But intellectual? Why not? Duchamp never gave any evidence of thinking that Guggenheim could not understand him. Ms. Dearborn notes that the Guggenheim-Beckett liaison lasted 13 months, and that the lovers had trouble parting, even though both realized for a variety of reasons that it would be impossible to make a life together. Ms. Dearborn sums up their affinity this way: “They shared a predisposition for the absurd and a distrust of authority and conventions. Both valued the spontaneous, and both had impressive intellectual energy. They were both funny, in unexpected and understated ways.”

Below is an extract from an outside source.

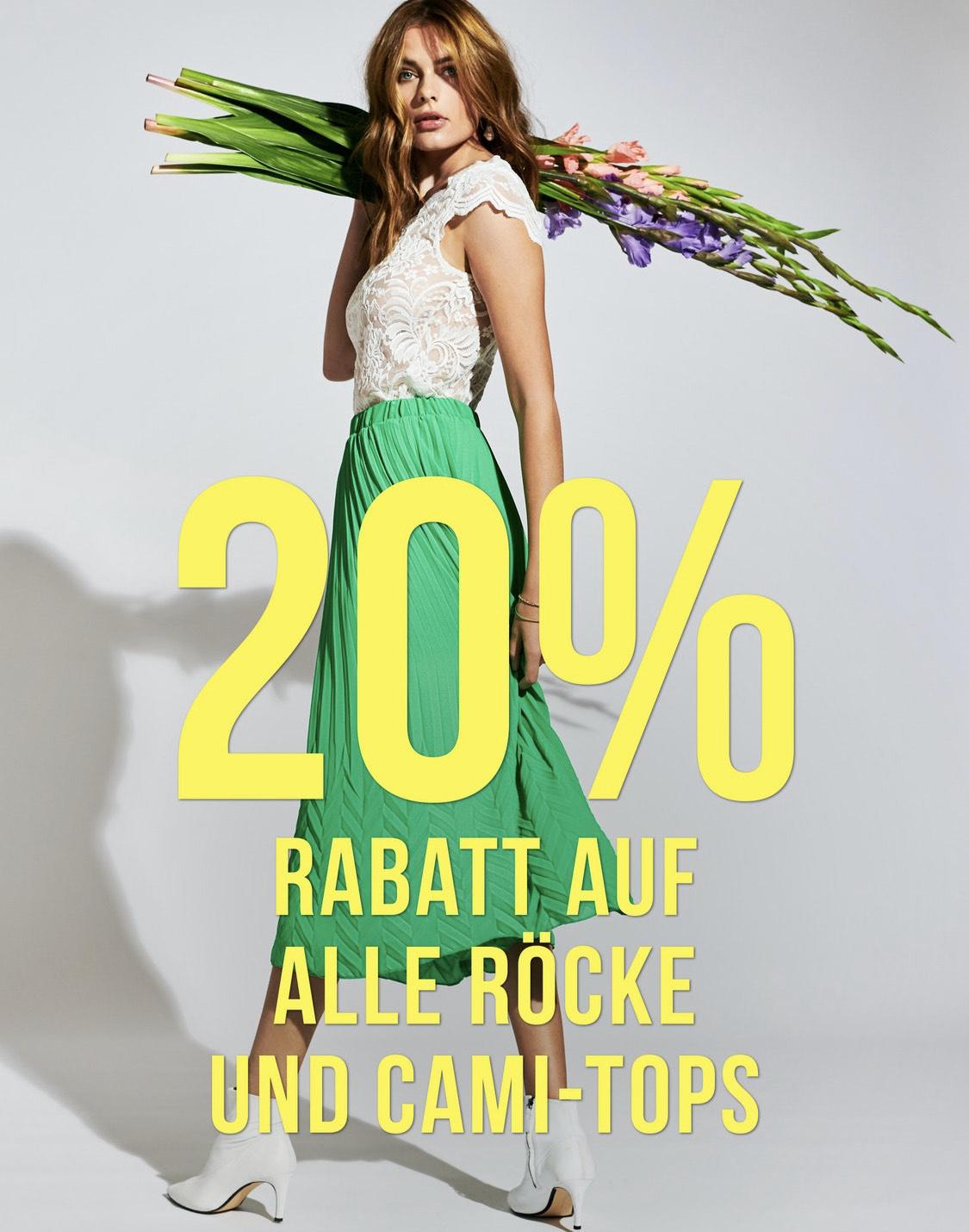 20% auf Cami-Tops und Röcke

And what of Anton Gill’s view? For it is curious that Ms. Dearborn has space to attack Beckett’s biographers but no room at all for her predecessor, who writes of Beckett: “He was attracted to Peggy because of her vivid personality and her independence of spirit, and because she was sexually liberated: She didn’t disguise what she wanted. Her knowledge of literature was wide, and they shared an interest in modern art.”
Why Ms. Dearborn does not cite Mr. Gill is puzzling. He complements but by no means supersedes her. They differ only in so far as he has a penchant for telling the reader more about the figures surrounding Guggenheim – so that, for example, we learn more from Mr. Gill about Beckett himself and about the need Guggenheim filled at that precise moment in Beckett’s life.
Biography, as I have written often in this column, is not about exclusive rights to a subject. It is a cumulative and incremental story, a beast with many backs. The long and short of it is that Peggy Guggenheim, a kind of monster sacre, has been unusually well served by her biographers.